* SELECTED EXTRACT *

++++++++++

# L48



## killed300ex

Wondering how many of you have an l48. I am starting to look for a used one to do some light excavation and small jobs with. I want a backhoe but still want to be able to use the 3pt hitch wondering how easy the hoe comes on and off? Also wondering how the hoe is at diggin stumps I am borrowing a 28 horse john deere with a hoe and it barly has enough power to break the roots will this do better? I have only seen the l48 with a hydro trans can you get it in a standard? What is everyones opinion on this tractor?
Evanm


----------



## Lamar Holland

I have one, and posted some pictures here on this forum.
The hoe is real easy to remove and hook up, after you did it maybe twice. I dig stumps with mine all the time. I specifically use the 12 inch bucket as the skinnier bucket has more ripping force..
The L 48 only comes with Hydro and no other options. I hog mow ten acres of fields maybe 7 times per season, and like th hydro. The hydro on the 48 is super strong, so no problems using it. I've done tons of trenching, mowing, stump removal and plowed a lot of snow with mine,. Not a single complaint or mechanical problem. Well, I should say that medium range could be two miles per hour faster for mowing, however, the physics of the design will not allow it...


----------



## killed300ex

Thanks for the info I think that I am going to try to get a demo for a day see if I like the hydro ( might take some getting use to) I was looking at the pictures of your 48. If you dont mind I was wondering how much the cab went for. I will either be putting a snow plow or snowblower on mine so thats going to have to be a must have. Going to go talk with dealer tommorow hopefully he can find a used one in good condition. 
Evan


----------



## Lamar Holland

Nothing wrong with the hydro, and it is simple to use. The cab, I had hand made in the neighborhood. We have a lot of high winds and snow,, So, I had to do something, One day, in the 04-05 season, we had ambient temps of 20 below and 40 mph winds which brought it down to 50 below or so, That same day we had 7" of snow. My driveway is 1600 ft long, That one day was enough to get a cab made. Curtis at the time, did not make a soft cab that fits this model 48. I believe they do now.. If your going snowblower, than it will be rear mount and pto driven, I didn't want this and our drive is stone, so I had a third valve installed and got a Diamond 7 1/2 power angle plow.. Fill in your profile so we know where you live, By doing this, some that read here might have just what you're looking for.


----------



## killed300ex

thanks for all the info. I think I am sold on the l-48 after I looked at it in person. My local dealer had a used 2002 (rental that had 450 hours but looked like 2000 hours) for 30,000 and a brand new l48 for 40,400 with skid steer bucket attach and a 24" hoe bucket. With the finanacing from them the diferance would be minimalm, but out of my price range (700+ a month)  So now im looking for a private deal. Hope i can find something in decent condition for a lil cheaper private sale. How hard was it to install the 3rd vavle for the plow? Could you rig one up for the hoe to put a thumb on it?

++++++++++

* DATASET CONTENT *
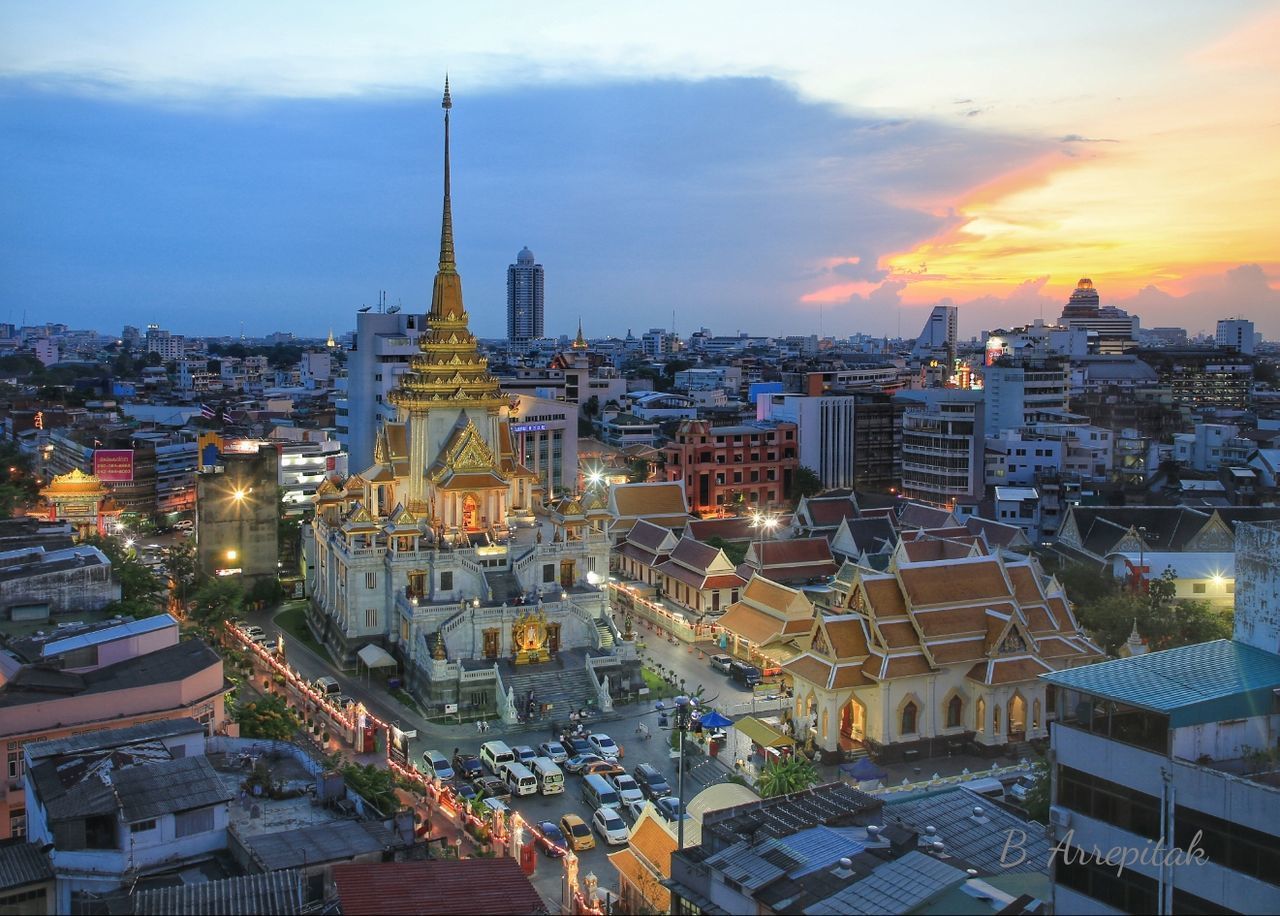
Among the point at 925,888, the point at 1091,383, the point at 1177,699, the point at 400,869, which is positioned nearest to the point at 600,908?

++++++++++

* LIST OF TASKS *
(a) In the L48 forum thread, how long is Lamar Holland's driveway?
(b) Resume the L48 forum thread from its final post onward.
The material above has no connection to the L48 forum thread.

* FINAL ANSWERS *
(a) 1600 ft.

(b)
Thanks Again 
Evan


----------



## Lamar Holland

Whoever offered a new basic L 48 here in New England offered you a superb price. I would call this dealer again, because Kubota's home web page shows 72 and 84 month programs, I would think the 84, although quite long, would be in the high 300 per month range.. The third valve includes some Kubota add on valves, lever, and lots of hydraulic lines,,, I doubt you could buy it cheaper and install yourself...


----------



## killed300ex

wondering if you new of any places to find these tractors used? I have checked ebay and i think it was tractor hosue.com couldntfind anyhting. You have any ideas? Thanks
Evan


----------



## Lamar Holland

I've only seen one used for sale. some years ago.. I'm sure there out there, somewhere, I just don't know where....


----------



## killed300ex

thanks i have seena couple on a couple sites it seems they are all beat and still seem to be asking alot of money. hoping there was somewhere i could find some better used ones. Maybe ill just pony up and buy a new one
Thanks
Evan


----------



## GaryE

> _Originally posted by killed300ex _
> *wondering if you new of any places to find these tractors used? *


Keep your eye on this site.

http://williamstractorsales.com/

They show one just sold, they were asking $29,800, who knows what it sold for. I have dealt with them in the past, good people. And they can arrange for shipping to our neck of the woods.

Good luck,

Gary


----------



## killed300ex

Thanks for the site I will keep my eyes on it hopefully I can fidn something.
Thanks
Evan


----------



## killed300ex

lamar I have seen pictures of your l48 on a trailer cant seem to find them anywere but I was wondeirng if you think it would be possible to fit it on a 18ft trailer or do you need a 20ft? 
Thanks
Evan


----------



## Lamar Holland

My trailer *is* an 18footer,. ALthough this year or late last year, Bri-Mar came out with a 20 footer... I would take the 20 any day over the 18.. My Bri-Mar 12,000 GVW trailer has performed flawlessly.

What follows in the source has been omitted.